(Stored data entries)
------------------------------------------------------------

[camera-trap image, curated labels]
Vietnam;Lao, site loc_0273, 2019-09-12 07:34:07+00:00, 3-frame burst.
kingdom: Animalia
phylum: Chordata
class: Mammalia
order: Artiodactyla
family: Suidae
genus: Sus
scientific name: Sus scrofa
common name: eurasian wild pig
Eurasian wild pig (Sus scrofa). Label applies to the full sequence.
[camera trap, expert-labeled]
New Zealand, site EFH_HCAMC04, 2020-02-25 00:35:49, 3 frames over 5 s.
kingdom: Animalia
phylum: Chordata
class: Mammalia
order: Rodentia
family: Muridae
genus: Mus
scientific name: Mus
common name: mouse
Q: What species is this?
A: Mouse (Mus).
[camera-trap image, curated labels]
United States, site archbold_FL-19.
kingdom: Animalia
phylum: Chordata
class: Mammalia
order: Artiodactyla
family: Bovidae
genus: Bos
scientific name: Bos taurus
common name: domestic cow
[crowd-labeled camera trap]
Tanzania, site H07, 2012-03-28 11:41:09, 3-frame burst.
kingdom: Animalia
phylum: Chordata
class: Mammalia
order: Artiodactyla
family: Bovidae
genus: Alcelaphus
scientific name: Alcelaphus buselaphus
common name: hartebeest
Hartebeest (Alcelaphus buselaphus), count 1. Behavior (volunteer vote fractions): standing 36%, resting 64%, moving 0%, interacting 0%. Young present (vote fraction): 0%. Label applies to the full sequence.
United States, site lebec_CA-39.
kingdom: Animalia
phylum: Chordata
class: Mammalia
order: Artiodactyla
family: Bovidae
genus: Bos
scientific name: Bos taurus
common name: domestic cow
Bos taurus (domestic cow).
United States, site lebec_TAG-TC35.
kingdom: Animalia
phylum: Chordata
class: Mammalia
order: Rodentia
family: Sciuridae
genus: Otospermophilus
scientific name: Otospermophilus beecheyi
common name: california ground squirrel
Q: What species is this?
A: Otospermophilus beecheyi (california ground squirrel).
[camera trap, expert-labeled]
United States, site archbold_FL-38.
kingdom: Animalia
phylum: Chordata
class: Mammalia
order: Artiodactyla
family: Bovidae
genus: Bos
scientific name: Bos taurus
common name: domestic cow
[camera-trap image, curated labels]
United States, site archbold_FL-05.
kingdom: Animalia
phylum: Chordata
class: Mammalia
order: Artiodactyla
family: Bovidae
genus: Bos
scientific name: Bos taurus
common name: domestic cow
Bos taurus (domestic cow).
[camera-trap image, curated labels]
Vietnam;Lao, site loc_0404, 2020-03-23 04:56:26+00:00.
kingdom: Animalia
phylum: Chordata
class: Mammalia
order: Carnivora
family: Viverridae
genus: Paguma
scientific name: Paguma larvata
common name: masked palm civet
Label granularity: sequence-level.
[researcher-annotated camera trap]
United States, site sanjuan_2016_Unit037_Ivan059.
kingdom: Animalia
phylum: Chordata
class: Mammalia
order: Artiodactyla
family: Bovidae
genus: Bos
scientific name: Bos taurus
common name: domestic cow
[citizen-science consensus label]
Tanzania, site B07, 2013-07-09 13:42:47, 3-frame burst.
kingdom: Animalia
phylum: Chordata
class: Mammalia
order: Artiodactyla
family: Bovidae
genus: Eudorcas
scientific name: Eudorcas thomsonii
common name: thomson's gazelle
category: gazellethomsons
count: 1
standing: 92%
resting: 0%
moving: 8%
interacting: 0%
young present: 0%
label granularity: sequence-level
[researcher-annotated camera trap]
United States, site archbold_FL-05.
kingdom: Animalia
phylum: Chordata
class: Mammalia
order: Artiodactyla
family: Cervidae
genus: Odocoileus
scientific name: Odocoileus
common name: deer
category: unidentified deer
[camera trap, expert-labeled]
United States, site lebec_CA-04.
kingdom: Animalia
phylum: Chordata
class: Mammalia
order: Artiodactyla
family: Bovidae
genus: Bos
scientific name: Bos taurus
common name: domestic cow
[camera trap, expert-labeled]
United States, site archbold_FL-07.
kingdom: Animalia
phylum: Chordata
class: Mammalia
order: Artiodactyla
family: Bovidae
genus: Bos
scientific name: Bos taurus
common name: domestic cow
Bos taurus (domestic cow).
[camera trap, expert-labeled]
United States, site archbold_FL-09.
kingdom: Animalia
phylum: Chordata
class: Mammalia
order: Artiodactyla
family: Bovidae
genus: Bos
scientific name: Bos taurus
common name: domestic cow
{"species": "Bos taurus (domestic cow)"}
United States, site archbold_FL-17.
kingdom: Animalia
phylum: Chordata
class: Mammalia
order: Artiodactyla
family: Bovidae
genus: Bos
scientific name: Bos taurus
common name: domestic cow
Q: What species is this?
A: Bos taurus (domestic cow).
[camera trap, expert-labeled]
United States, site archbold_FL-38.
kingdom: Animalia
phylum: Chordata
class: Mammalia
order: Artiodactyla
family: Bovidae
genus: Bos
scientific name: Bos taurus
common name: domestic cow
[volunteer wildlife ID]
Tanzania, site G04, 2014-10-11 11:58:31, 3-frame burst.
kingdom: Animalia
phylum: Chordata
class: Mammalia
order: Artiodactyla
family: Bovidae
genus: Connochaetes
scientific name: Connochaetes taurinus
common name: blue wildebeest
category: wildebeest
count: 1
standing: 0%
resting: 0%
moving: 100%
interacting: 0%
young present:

------------------------------------------------------------

» Task directions: The whole set of records needs to be written out exactly.

» Response:
[camera-trap image, curated labels]
Vietnam;Lao, site loc_0273, 2019-09-12 07:34:07+00:00, 3-frame burst.
kingdom: Animalia
phylum: Chordata
class: Mammalia
order: Artiodactyla
family: Suidae
genus: Sus
scientific name: Sus scrofa
common name: eurasian wild pig
Eurasian wild pig (Sus scrofa). Label applies to the full sequence.
[camera trap, expert-labeled]
New Zealand, site EFH_HCAMC04, 2020-02-25 00:35:49, 3 frames over 5 s.
kingdom: Animalia
phylum: Chordata
class: Mammalia
order: Rodentia
family: Muridae
genus: Mus
scientific name: Mus
common name: mouse
Q: What species is this?
A: Mouse (Mus).
[camera-trap image, curated labels]
United States, site archbold_FL-19.
kingdom: Animalia
phylum: Chordata
class: Mammalia
order: Artiodactyla
family: Bovidae
genus: Bos
scientific name: Bos taurus
common name: domestic cow
[crowd-labeled camera trap]
Tanzania, site H07, 2012-03-28 11:41:09, 3-frame burst.
kingdom: Animalia
phylum: Chordata
class: Mammalia
order: Artiodactyla
family: Bovidae
genus: Alcelaphus
scientific name: Alcelaphus buselaphus
common name: hartebeest
Hartebeest (Alcelaphus buselaphus), count 1. Behavior (volunteer vote fractions): standing 36%, resting 64%, moving 0%, interacting 0%. Young present (vote fraction): 0%. Label applies to the full sequence.
United States, site lebec_CA-39.
kingdom: Animalia
phylum: Chordata
class: Mammalia
order: Artiodactyla
family: Bovidae
genus: Bos
scientific name: Bos taurus
common name: domestic cow
Bos taurus (domestic cow).
United States, site lebec_TAG-TC35.
kingdom: Animalia
phylum: Chordata
class: Mammalia
order: Rodentia
family: Sciuridae
genus: Otospermophilus
scientific name: Otospermophilus beecheyi
common name: california ground squirrel
Q: What species is this?
A: Otospermophilus beecheyi (california ground squirrel).
[camera trap, expert-labeled]
United States, site archbold_FL-38.
kingdom: Animalia
phylum: Chordata
class: Mammalia
order: Artiodactyla
family: Bovidae
genus: Bos
scientific name: Bos taurus
common name: domestic cow
[camera-trap image, curated labels]
United States, site archbold_FL-05.
kingdom: Animalia
phylum: Chordata
class: Mammalia
order: Artiodactyla
family: Bovidae
genus: Bos
scientific name: Bos taurus
common name: domestic cow
Bos taurus (domestic cow).
[camera-trap image, curated labels]
Vietnam;Lao, site loc_0404, 2020-03-23 04:56:26+00:00.
kingdom: Animalia
phylum: Chordata
class: Mammalia
order: Carnivora
family: Viverridae
genus: Paguma
scientific name: Paguma larvata
common name: masked palm civet
Label granularity: sequence-level.
[researcher-annotated camera trap]
United States, site sanjuan_2016_Unit037_Ivan059.
kingdom: Animalia
phylum: Chordata
class: Mammalia
order: Artiodactyla
family: Bovidae
genus: Bos
scientific name: Bos taurus
common name: domestic cow
[citizen-science consensus label]
Tanzania, site B07, 2013-07-09 13:42:47, 3-frame burst.
kingdom: Animalia
phylum: Chordata
class: Mammalia
order: Artiodactyla
family: Bovidae
genus: Eudorcas
scientific name: Eudorcas thomsonii
common name: thomson's gazelle
category: gazellethomsons
count: 1
standing: 92%
resting: 0%
moving: 8%
interacting: 0%
young present: 0%
label granularity: sequence-level
[researcher-annotated camera trap]
United States, site archbold_FL-05.
kingdom: Animalia
phylum: Chordata
class: Mammalia
order: Artiodactyla
family: Cervidae
genus: Odocoileus
scientific name: Odocoileus
common name: deer
category: unidentified deer
[camera trap, expert-labeled]
United States, site lebec_CA-04.
kingdom: Animalia
phylum: Chordata
class: Mammalia
order: Artiodactyla
family: Bovidae
genus: Bos
scientific name: Bos taurus
common name: domestic cow
[camera trap, expert-labeled]
United States, site archbold_FL-07.
kingdom: Animalia
phylum: Chordata
class: Mammalia
order: Artiodactyla
family: Bovidae
genus: Bos
scientific name: Bos taurus
common name: domestic cow
Bos taurus (domestic cow).
[camera trap, expert-labeled]
United States, site archbold_FL-09.
kingdom: Animalia
phylum: Chordata
class: Mammalia
order: Artiodactyla
family: Bovidae
genus: Bos
scientific name: Bos taurus
common name: domestic cow
{"species": "Bos taurus (domestic cow)"}
United States, site archbold_FL-17.
kingdom: Animalia
phylum: Chordata
class: Mammalia
order: Artiodactyla
family: Bovidae
genus: Bos
scientific name: Bos taurus
common name: domestic cow
Q: What species is this?
A: Bos taurus (domestic cow).
[camera trap, expert-labeled]
United States, site archbold_FL-38.
kingdom: Animalia
phylum: Chordata
class: Mammalia
order: Artiodactyla
family: Bovidae
genus: Bos
scientific name: Bos taurus
common name: domestic cow
[volunteer wildlife ID]
Tanzania, site G04, 2014-10-11 11:58:31, 3-frame burst.
kingdom: Animalia
phylum: Chordata
class: Mammalia
order: Artiodactyla
family: Bovidae
genus: Connochaetes
scientific name: Connochaetes taurinus
common name: blue wildebeest
category: wildebeest
count: 1
standing: 0%
resting: 0%
moving: 100%
interacting: 0%
young present:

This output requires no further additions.